It is getting way to much air but here's the funny thing, I've gone to the extent of putting aluminum foil over the intake and restricting the air flow way down, it does give me a bigger flame but it doesn't put out any more heat nor does it slow down the feed rate.  The damper on the back of the stove is the air intake damper, which fully closed is designed to be halfway open.  In the video I posted, I have it completely closed and yet it's still getting way to much air.  Same thing as the last stove.


----------



## MuchoBueno (Jan 12, 2015)

I've been on the bourbon since 5 this afternoon and that is why I will say this, I would never buy a stove from tractor supply, lowes or HD. No need for me to describe in detail. You veterans know. And you veterans know how to fix a shitty stove from Tractor Supply, Lowes or HD. We, the average citizens, DO NOT. Thats all, over.

EDIT: Kurlus, this is in NO WAY to insult you. It's just that I almost bought a shitty stove from Lowes. I would have I think, at the time, but thank the ALMIGHTY LORD that the salesman was less knowledgeable than this stove rookie.


----------



## BrotherBart (Jan 12, 2015)

Been burning a wood stove sold by HD since 2006 as the sole heat source for this barn. Pellet stove from Lowe's heats the basement when I need to work down there. Since 2008. 

Ain't had to fix either one of them.

I have been on the single malt since nine o'clock. Bourbon is mouse piss.


----------



## MuchoBueno (Jan 12, 2015)

BrotherBart said:


> Been burning a wood stove sold by HD since 2006 as the sole heat source for this barn.
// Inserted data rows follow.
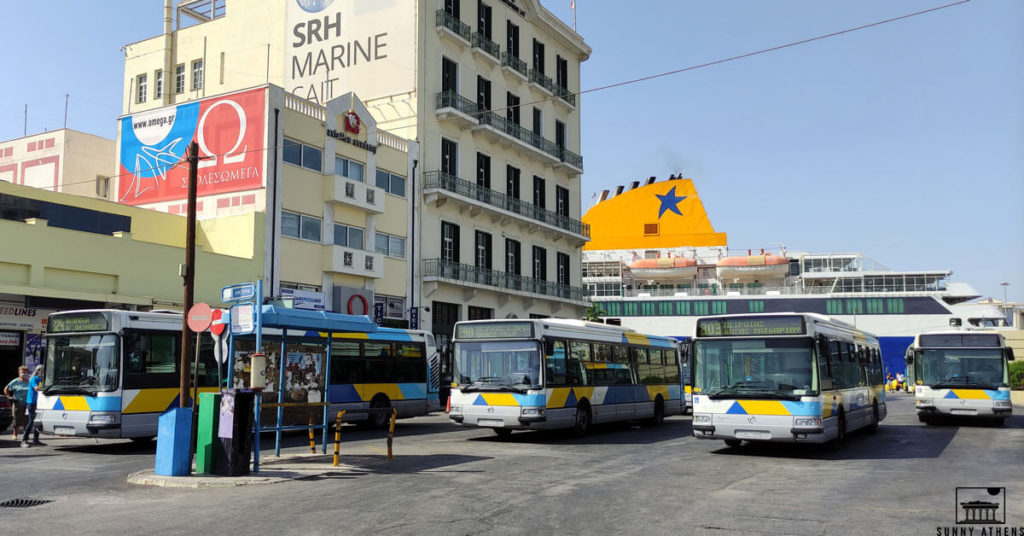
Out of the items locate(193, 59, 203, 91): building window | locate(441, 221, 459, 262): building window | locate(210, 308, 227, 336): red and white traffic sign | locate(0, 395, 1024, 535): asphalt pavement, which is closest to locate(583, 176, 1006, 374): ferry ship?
locate(441, 221, 459, 262): building window

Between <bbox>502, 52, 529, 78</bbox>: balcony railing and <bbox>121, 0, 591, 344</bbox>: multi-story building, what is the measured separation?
6 centimetres

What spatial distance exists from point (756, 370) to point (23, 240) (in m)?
20.0

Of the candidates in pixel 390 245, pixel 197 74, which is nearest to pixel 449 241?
pixel 390 245

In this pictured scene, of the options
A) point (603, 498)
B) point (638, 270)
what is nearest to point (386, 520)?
point (603, 498)

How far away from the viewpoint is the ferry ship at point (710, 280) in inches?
2825

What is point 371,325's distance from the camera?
1719cm

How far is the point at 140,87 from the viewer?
143 ft

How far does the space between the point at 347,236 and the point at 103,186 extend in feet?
43.0

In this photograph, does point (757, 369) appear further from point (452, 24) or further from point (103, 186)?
point (103, 186)

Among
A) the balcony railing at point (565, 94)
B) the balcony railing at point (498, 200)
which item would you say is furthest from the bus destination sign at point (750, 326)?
the balcony railing at point (565, 94)

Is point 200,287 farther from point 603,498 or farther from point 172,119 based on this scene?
point 603,498

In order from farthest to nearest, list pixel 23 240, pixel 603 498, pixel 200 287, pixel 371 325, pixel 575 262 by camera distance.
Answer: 1. pixel 575 262
2. pixel 200 287
3. pixel 23 240
4. pixel 371 325
5. pixel 603 498

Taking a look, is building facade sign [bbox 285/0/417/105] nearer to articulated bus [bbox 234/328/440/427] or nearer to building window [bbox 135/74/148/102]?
building window [bbox 135/74/148/102]

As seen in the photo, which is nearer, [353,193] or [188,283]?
[188,283]
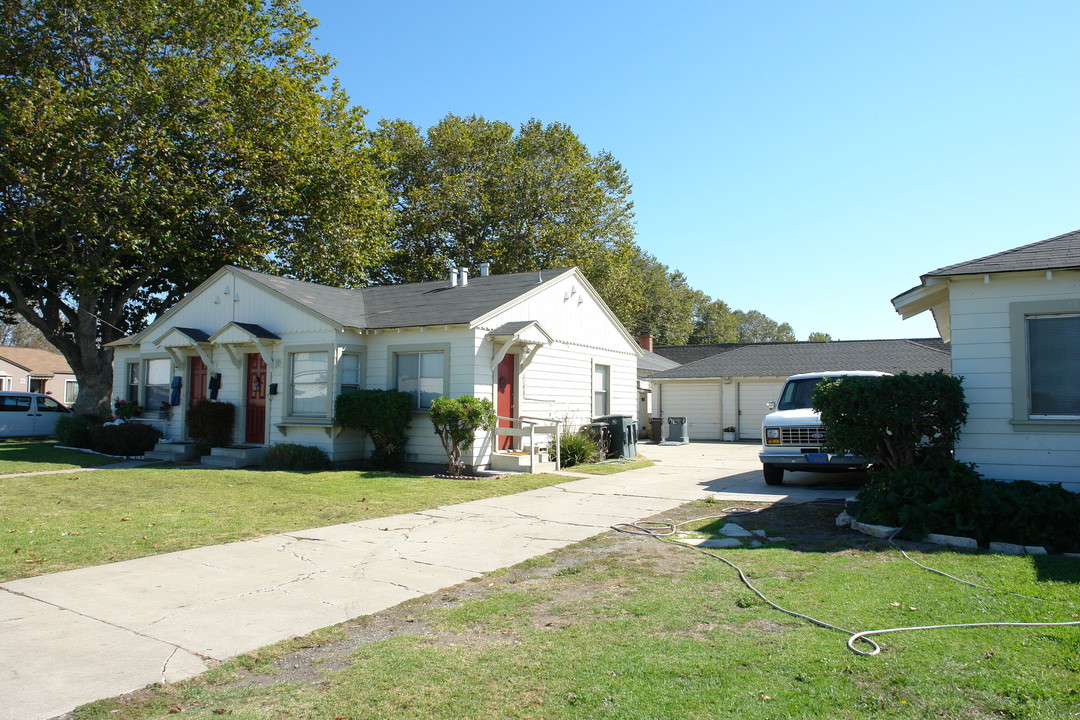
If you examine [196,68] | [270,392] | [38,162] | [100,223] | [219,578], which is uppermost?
[196,68]

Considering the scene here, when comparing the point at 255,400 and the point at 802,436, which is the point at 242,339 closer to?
the point at 255,400

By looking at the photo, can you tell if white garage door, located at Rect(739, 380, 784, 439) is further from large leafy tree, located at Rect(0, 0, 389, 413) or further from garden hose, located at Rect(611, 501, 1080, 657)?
garden hose, located at Rect(611, 501, 1080, 657)

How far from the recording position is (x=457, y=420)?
14.5 meters

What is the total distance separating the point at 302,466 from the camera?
1577cm

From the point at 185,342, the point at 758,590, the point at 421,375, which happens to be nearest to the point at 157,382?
the point at 185,342

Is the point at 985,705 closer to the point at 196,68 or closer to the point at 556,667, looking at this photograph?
the point at 556,667

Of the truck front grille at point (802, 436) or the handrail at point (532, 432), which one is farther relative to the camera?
the handrail at point (532, 432)

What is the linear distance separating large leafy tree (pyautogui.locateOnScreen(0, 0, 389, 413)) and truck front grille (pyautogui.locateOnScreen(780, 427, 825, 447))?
19.6 m

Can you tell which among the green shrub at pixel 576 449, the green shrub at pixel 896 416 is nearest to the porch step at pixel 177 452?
the green shrub at pixel 576 449

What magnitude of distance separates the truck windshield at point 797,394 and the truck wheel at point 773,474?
4.35 feet

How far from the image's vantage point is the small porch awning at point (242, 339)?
1700cm

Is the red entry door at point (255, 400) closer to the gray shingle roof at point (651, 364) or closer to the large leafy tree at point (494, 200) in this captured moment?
the gray shingle roof at point (651, 364)

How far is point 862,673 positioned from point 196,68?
25815mm

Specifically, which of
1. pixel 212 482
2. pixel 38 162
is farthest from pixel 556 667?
pixel 38 162
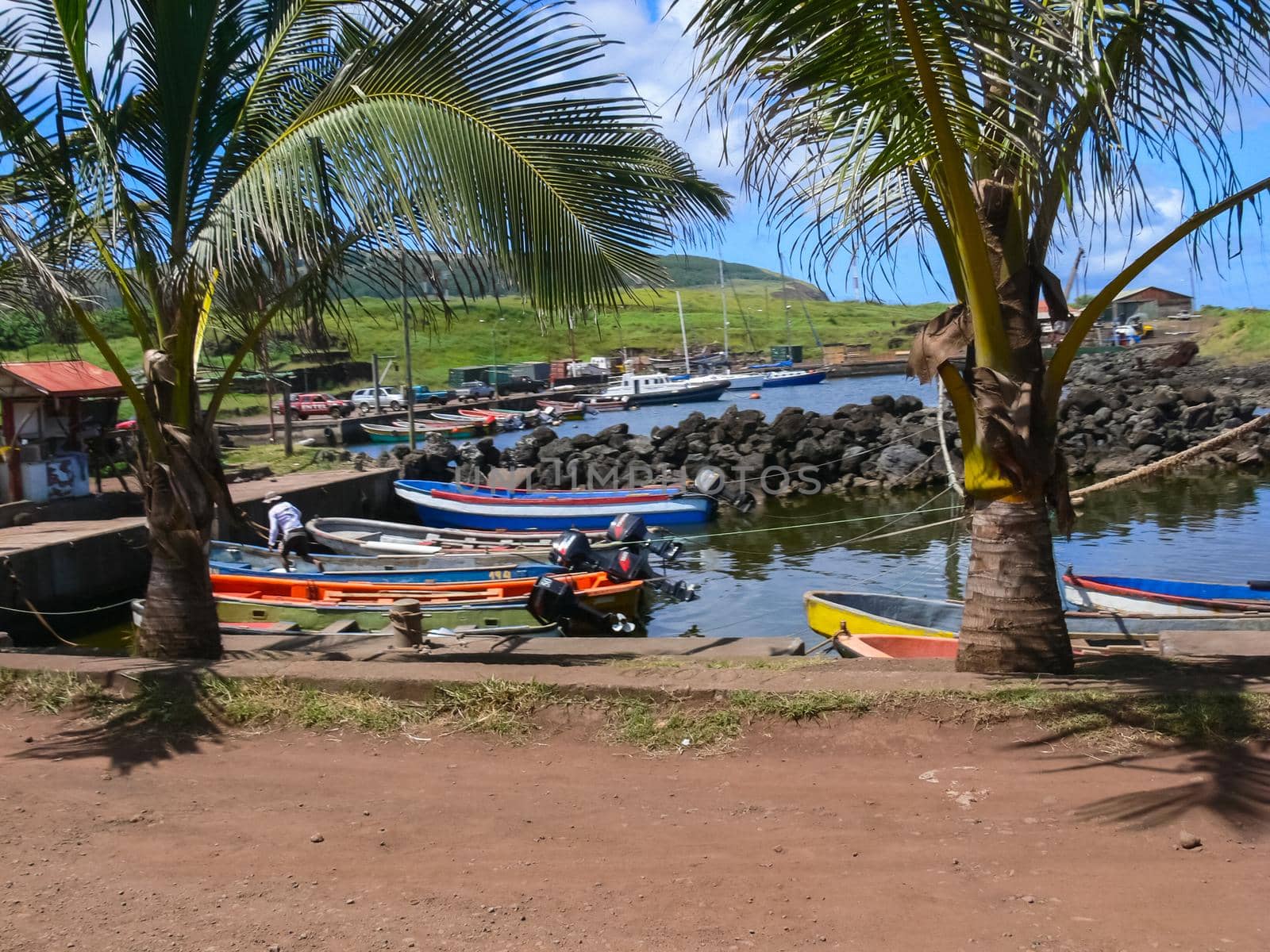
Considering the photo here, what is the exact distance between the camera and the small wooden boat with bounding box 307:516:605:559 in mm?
17188

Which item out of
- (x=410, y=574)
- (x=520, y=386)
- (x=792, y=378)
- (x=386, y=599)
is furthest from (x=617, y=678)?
(x=792, y=378)

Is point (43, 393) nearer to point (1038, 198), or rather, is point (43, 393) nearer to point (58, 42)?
point (58, 42)

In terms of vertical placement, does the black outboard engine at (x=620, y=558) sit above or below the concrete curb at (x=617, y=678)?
below

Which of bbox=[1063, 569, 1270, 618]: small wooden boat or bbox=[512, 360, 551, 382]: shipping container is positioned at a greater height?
bbox=[512, 360, 551, 382]: shipping container

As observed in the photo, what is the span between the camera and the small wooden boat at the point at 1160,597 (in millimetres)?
11141

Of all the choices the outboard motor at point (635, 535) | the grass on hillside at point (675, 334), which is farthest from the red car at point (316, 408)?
the outboard motor at point (635, 535)

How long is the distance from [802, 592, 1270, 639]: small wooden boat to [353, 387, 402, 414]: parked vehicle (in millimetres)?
51068

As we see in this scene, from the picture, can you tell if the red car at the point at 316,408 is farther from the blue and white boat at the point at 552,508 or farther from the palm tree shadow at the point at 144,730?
the palm tree shadow at the point at 144,730

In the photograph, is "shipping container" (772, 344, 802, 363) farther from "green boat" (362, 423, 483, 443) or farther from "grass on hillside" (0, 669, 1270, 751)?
"grass on hillside" (0, 669, 1270, 751)

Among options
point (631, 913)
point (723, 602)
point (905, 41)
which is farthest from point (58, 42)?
point (723, 602)

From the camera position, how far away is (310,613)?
45.6 feet

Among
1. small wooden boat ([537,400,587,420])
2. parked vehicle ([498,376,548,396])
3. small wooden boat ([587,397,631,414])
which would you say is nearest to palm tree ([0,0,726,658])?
small wooden boat ([537,400,587,420])

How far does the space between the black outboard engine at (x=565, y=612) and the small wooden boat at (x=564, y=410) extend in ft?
154

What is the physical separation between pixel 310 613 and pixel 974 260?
1048 cm
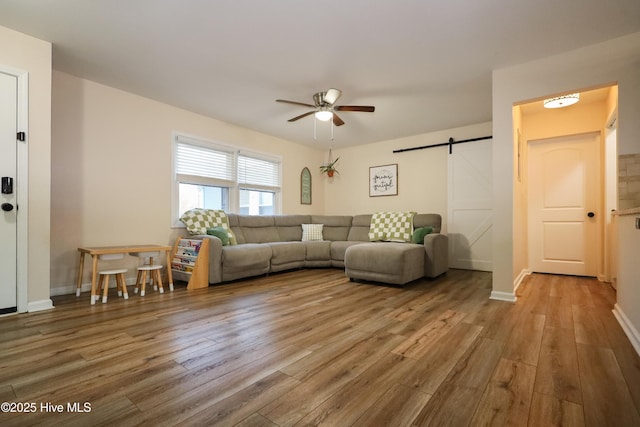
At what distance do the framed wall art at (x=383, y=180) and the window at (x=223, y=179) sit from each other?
1898mm

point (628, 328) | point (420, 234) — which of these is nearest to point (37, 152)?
point (420, 234)

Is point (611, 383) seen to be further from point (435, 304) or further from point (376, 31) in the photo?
point (376, 31)

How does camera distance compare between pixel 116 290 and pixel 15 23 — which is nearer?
pixel 15 23

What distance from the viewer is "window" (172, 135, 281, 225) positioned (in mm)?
4227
Pellet stove from Lowe's heats the basement when I need to work down there. Since 2008.
> 
> Ain't had to fix either one of them.
> 
> I have been on the single malt since nine o'clock. Bourbon is mouse piss.


God Bless you brother


----------



## Kurlus (Jan 12, 2015)

No offense taken.  I bought VG-5790 based on reviews and it was in my price range.  I couldn't afford a $4000 Harman this year LOL.  I just wanted something that would get me through a couple years until I can afford something decent.  Hopefully the BBB pulls thru and I get a refund otherwise I'm not above driving the 829.1 miles from my home in PA to their business in TN.  I've been very nice this whole time but if they wanna play hardball, they've picked the wrong person.  I'll be there with this thing on the back of a truck when they open their shop one morning.


----------



## MuchoBueno (Jan 12, 2015)

Kurlus said:


> No offense taken.  I bought VG-5790 based on reviews and it was in my price range.  I couldn't afford a $4000 Harman this year LOL.  I just wanted something that would get me through a couple years until I can afford something decent.  Hopefully the BBB pulls thru and I get a refund otherwise I'm not above driving the 829.1 miles from my home in PA to their business in TN.  I've been very nice this whole time but if they wanna play hardball, they've picked the wrong person.  I'll be there with this thing on the back of a truck when they open their shop one morning.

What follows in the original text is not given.